Rhode Island School of Design graduate, Jim Drain, was bored with using traditional materials for his sculptures. After deciding to stay in Providence, he joined some fellow classmates as part of the four-man art collective called Forcefield.  Drain was in charge of the collective’s visual aesthetic for their performance pieces. “Because Providence had once been a booming textile mill town, places to find inexpensive yarn were plentiful” ( 51), as Drain puts it while being interviewed by Sabrina Gschwandtner for her book, Knit Knit. Gschwandtner goes on to state that Drain knits “dizzying patterns in bright colors” (51) for Forcefield’s “frightening, silly, hallucinogenic, and cryptic” (51) audio/visual performances. After traveling to China to peruse the yarn shops in Beijing, Drain realized “that knitting is a living tradition – its physical knowledge of a culture. Knowledge as a language dies so quickly” (52). Drain concluded that knitting is a primitive form of consciousness and has been part of the human psyche since time immemorial.
When he returned from his trip, he discovered that he and the other members of Forcefield were invited to participate in the 2002 Whitney Biennial.  He shared his revelations during his trip to China with the other members, which in turn helped the collective to take a decidedly different approach to their piece, “3rd Annual Roggabogga”, for the Biennial. Instead of their usual performance-based works, Forcefield created an installation piece with “elaborately constructed knit costumes, nomadic-looking sculptures, overstimulating silk-screened wallpaper, a psychedelic projected video, and electronic audio works, all encountered in dim light” (Gschwandtner, 52).
Soon after the show ended, Forcefield disbanded but Jim continued to work with this new knitting philosophy and combined it with his first love of sculpting to create pieces for several gallery exhibits including: P.S.1, New York; Pompidou Center, Paris; the 2004 Lyon Biennial; Dietch Projects, New York; Foskal Gallery Foundation, Warsaw; and the 2005 Basel Art Fair. Now located in Miami, Drain continues to probe the limits between gallery and craft-show art with his abstract, knit sculptural works in a mish-mash of outlandish designs and an array of vibrant colors.
Another knitting artist who got his start in Providence, RI (and continues to work there to this day) is David Cole. Like Drain, Cole makes knit sculptures but the similarities end there.
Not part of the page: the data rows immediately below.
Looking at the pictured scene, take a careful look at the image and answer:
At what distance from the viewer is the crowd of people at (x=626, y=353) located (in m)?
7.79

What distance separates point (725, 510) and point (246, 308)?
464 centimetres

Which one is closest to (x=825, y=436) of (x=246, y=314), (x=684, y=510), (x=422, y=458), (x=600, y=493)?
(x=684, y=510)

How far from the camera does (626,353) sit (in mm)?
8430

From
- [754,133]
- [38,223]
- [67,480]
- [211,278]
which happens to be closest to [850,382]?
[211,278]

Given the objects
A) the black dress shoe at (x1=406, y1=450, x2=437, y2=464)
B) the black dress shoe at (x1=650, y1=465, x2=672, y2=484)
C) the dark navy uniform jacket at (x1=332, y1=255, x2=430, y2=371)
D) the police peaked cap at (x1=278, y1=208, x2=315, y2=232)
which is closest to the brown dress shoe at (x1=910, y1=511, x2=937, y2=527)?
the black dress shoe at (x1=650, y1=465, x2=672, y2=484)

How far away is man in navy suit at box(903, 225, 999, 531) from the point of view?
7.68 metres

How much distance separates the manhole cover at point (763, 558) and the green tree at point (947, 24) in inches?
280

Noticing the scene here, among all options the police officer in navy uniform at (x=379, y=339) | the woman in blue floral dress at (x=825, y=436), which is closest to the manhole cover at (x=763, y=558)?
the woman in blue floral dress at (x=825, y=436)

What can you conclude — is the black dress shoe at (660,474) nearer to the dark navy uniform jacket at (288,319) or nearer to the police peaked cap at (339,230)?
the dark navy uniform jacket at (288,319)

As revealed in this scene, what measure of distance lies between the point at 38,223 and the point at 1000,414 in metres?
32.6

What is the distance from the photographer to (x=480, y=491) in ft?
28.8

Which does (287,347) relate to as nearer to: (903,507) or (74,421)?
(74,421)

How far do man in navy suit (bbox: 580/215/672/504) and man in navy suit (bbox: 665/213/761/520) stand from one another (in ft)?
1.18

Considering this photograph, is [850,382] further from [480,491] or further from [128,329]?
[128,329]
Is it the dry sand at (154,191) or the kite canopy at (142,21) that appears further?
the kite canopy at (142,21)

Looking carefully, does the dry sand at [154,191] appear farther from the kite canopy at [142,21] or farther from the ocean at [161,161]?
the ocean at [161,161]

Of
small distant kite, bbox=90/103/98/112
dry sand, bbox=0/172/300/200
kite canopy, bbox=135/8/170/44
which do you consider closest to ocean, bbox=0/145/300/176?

Working with a variety of strange, and often hazardous, materials, Cole weaves baby blankets out of carcinogenic, spun porcelain with a bright yellow sign reading “Warning: Cancer and Lung Disease Hazard” that he keeps in sealed glass tanks. Cole calls his work “conceptually-driven sculpture” and uses nontraditional materials such as lead, Kevlar, shredded dollar bills, and rubber for his sculptures. His use of heavy, toxic, and industrial materials makes Cole’s sculptures “time-consuming and laboriously difficult tests of his own perseverance that…border on the obsessive” (Gschwandtner, 39).
Suffering from Attention Deficit Hyperactivity Disorder, Cole uses the methods he learned to help him focus on such pieces as “Fiberglass Teddy Bear” (2003) to provoke a sense of wonder from the viewer at the enormity and intensive labor involved in his works, while simultaneously transmogrifying an object usually identified as “cute” and “huggable” into and untouchable item that required museum installers “to wear respirators, gloves, and goggles when they put the figure together” (Gschwandtner, 41).
As Gschwandtner states, many of David Cole’s pieces “have required spectacular…theatrical feats of labor” (40). However, Cole insists his work is not about performance or about subverting gender stereotypes associated with needlework, but rather, about “the creation of an object…the carrying out of an action…it’s about presenting contradictory ideas in a single form, and co-opting the craft” (52).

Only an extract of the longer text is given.